CLEARWATER — A city auditor's investigation completed this month found Parks and Recreation Director Kevin Dunbar misused his position when he had two employees repair his home sprinkler system after work hours in 2017 without paying them.
One of the employees told City Auditor Yvonne Taylor that Dunbar offered to pay for the labor but that they declined, only accepting $21 reimbursement to cover the replacement valve they purchased and installed.
"Neither expected payment as whenever the boss asks for help, help is given," Taylor wrote, later declining to confirm the name of the employee who made that statement. "The employee feels obligated and if asked to do work again, he would. Telling the director 'no' is not an option."

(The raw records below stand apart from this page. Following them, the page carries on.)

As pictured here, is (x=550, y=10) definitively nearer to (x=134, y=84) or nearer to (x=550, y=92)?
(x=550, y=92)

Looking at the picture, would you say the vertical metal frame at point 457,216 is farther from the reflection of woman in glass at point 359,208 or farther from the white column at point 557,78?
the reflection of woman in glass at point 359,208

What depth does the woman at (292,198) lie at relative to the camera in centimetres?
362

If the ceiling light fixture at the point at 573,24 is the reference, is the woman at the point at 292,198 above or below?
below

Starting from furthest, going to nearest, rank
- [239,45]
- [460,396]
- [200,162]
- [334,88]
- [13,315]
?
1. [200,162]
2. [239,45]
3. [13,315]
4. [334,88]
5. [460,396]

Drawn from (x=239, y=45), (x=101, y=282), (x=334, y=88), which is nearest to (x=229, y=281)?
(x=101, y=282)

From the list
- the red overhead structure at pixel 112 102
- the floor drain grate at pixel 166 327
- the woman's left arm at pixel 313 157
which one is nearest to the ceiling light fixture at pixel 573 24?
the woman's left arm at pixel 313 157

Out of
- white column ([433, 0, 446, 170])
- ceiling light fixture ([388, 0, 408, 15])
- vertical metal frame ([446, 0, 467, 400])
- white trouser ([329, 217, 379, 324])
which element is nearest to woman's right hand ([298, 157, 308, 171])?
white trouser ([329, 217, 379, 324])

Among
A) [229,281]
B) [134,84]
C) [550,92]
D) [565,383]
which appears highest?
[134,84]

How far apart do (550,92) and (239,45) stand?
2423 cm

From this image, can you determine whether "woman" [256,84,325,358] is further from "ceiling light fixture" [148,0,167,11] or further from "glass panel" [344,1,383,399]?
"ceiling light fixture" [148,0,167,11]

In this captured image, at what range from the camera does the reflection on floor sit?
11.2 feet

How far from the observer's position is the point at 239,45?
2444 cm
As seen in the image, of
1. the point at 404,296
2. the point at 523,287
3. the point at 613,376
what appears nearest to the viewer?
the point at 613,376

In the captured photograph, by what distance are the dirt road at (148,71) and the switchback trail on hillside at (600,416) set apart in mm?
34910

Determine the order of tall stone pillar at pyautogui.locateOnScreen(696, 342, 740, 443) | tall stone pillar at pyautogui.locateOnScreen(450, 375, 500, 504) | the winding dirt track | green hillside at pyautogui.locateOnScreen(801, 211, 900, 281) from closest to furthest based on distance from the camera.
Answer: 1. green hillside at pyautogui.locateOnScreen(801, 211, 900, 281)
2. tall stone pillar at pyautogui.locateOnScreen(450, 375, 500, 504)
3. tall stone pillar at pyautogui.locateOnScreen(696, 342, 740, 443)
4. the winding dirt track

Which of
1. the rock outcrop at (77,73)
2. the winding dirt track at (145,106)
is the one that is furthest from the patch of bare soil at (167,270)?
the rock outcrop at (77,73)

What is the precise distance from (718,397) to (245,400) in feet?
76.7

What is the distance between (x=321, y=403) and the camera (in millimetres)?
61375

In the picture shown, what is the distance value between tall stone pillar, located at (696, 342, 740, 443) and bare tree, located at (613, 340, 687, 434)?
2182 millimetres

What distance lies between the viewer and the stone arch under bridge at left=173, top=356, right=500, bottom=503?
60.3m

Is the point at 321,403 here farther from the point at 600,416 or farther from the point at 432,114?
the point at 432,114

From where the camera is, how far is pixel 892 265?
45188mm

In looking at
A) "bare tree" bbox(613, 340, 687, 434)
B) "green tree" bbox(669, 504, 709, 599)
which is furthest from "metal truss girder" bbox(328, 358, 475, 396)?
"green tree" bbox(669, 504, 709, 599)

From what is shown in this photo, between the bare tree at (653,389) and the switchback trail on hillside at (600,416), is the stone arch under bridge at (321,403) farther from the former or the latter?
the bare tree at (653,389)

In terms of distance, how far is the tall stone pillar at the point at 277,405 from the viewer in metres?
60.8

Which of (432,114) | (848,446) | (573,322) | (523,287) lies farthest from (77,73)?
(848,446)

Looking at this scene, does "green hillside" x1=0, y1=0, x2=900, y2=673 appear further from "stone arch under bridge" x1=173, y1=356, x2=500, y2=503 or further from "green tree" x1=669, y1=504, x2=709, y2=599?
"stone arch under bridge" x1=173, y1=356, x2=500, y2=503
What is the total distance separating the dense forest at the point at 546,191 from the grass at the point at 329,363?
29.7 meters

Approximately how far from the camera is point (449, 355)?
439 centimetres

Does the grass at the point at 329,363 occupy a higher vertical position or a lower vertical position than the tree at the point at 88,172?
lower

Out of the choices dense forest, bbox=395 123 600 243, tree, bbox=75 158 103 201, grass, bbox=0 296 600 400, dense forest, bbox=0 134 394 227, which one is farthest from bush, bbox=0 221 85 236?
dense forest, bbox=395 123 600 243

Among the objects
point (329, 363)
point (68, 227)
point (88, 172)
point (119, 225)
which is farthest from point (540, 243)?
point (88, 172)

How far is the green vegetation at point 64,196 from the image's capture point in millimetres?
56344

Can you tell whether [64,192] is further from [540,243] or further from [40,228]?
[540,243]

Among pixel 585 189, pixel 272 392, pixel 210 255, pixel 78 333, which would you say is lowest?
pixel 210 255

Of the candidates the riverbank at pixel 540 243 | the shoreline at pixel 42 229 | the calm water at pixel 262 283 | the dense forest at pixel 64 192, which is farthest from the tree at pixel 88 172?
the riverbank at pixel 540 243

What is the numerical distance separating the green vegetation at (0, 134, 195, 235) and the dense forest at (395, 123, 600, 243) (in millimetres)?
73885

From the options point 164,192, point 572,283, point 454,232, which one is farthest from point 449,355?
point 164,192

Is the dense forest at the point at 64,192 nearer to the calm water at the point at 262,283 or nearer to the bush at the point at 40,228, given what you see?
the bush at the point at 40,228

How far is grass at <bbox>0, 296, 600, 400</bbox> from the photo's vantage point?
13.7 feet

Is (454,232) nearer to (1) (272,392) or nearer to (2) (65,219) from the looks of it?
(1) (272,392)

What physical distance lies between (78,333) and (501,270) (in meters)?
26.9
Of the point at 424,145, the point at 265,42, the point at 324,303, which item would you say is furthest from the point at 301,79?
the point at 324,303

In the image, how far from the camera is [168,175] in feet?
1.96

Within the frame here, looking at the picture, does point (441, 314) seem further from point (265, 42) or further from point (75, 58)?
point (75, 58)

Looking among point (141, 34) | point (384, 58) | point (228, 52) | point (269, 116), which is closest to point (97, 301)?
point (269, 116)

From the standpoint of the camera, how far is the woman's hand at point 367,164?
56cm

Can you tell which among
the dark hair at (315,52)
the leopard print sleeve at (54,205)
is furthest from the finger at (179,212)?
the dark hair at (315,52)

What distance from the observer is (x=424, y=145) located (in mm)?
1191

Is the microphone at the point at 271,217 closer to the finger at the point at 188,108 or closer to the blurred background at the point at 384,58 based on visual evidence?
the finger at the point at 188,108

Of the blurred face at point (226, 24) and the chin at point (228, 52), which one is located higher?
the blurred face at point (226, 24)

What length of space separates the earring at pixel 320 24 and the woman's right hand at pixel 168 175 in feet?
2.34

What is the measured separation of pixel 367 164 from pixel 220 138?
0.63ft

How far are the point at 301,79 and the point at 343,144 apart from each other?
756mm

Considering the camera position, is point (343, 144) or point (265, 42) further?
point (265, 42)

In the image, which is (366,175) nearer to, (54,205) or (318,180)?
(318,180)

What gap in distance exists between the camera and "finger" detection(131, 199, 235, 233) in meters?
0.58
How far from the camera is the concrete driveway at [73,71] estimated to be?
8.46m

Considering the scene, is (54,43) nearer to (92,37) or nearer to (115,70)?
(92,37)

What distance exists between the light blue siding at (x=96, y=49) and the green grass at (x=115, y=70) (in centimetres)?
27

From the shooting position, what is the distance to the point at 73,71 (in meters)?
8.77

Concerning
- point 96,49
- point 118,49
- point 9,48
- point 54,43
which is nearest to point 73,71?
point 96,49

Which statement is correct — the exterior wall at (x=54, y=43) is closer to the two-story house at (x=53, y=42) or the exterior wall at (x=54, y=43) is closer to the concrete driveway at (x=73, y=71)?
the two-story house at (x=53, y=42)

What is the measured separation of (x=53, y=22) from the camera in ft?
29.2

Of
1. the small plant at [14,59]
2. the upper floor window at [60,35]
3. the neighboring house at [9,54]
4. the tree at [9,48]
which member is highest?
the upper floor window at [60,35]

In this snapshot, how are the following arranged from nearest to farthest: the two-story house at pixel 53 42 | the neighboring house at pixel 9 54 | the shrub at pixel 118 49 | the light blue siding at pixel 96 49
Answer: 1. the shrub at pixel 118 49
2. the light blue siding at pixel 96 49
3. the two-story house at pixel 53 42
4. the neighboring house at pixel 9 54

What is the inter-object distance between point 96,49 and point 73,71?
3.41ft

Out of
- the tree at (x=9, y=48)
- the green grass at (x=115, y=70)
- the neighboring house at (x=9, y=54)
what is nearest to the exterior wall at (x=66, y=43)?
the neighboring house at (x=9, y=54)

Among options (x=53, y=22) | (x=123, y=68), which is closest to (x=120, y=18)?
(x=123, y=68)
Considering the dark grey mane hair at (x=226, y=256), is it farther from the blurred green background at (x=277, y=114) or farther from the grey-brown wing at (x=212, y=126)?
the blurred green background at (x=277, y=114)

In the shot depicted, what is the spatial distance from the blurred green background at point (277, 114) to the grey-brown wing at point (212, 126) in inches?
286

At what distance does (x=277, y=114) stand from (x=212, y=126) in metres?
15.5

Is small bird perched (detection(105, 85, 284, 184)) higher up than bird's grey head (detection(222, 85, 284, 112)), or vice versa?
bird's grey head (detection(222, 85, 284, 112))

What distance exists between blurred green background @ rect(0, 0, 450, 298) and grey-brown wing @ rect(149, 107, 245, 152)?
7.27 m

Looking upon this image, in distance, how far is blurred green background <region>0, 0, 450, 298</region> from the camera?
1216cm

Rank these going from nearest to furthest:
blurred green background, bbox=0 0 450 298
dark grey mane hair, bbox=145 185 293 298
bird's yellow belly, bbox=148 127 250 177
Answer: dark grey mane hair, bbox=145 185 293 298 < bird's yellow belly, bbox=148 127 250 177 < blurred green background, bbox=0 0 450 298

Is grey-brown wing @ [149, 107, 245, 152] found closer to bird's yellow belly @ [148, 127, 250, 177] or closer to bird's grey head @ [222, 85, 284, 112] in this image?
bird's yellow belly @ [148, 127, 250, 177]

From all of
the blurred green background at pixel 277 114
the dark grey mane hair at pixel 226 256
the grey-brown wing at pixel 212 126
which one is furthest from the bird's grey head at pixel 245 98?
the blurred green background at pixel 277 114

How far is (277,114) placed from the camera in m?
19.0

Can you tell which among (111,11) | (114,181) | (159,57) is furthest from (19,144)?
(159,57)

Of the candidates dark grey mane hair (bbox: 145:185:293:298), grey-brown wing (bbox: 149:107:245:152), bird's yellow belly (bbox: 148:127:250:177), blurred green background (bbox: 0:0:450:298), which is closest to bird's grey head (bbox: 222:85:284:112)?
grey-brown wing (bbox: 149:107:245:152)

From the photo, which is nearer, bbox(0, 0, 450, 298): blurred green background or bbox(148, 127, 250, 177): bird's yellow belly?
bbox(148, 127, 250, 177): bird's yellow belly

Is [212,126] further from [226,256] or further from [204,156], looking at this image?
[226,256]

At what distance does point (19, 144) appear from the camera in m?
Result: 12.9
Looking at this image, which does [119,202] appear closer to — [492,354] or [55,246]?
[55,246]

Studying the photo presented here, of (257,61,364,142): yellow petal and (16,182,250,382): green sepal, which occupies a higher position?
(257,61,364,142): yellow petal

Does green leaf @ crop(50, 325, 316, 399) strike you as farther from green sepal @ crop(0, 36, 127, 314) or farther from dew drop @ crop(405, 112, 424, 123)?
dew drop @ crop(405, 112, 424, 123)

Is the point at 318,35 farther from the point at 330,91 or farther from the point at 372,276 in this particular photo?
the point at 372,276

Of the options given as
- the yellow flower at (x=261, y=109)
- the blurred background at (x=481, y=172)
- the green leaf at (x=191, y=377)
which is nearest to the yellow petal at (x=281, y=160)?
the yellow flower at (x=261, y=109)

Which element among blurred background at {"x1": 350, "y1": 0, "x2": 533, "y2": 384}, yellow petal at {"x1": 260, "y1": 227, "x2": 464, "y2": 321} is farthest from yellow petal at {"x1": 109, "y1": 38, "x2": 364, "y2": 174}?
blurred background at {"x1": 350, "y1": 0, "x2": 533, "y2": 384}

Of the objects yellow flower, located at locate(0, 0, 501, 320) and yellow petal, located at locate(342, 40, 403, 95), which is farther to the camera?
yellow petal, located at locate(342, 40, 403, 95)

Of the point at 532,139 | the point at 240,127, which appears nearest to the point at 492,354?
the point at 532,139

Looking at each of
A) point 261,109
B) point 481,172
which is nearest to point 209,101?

As a result of the investigation, prompted by anonymous complaints in the city's online reporting system, City Manager Bill Horne issued Dunbar a letter of admonishment, his second in 100 days, and stated another breach of confidence would result in termination.
"I am reminding you of your ethical obligations as a public official and that you are expected to act ethically at all times in all capacities with integrity and conduct yourself in ways that reflect well upon the city of Clearwater," Horne wrote.
The report, released on Thursday , follows a separate city investigation into Parks and Recreation completed in October, which concluded that Dunbar and Assistant Director Mike Lockwood failed to ensure oversight of the department, enabling a former employee's alleged theft of $148,000 over five years.
Former recreation supervisor Bob Carpenter was arrested July 27 and charged with felony scheming to defraud after police say he pocketed cash from a food vendor and soccer league and stole proceeds from ticket sales.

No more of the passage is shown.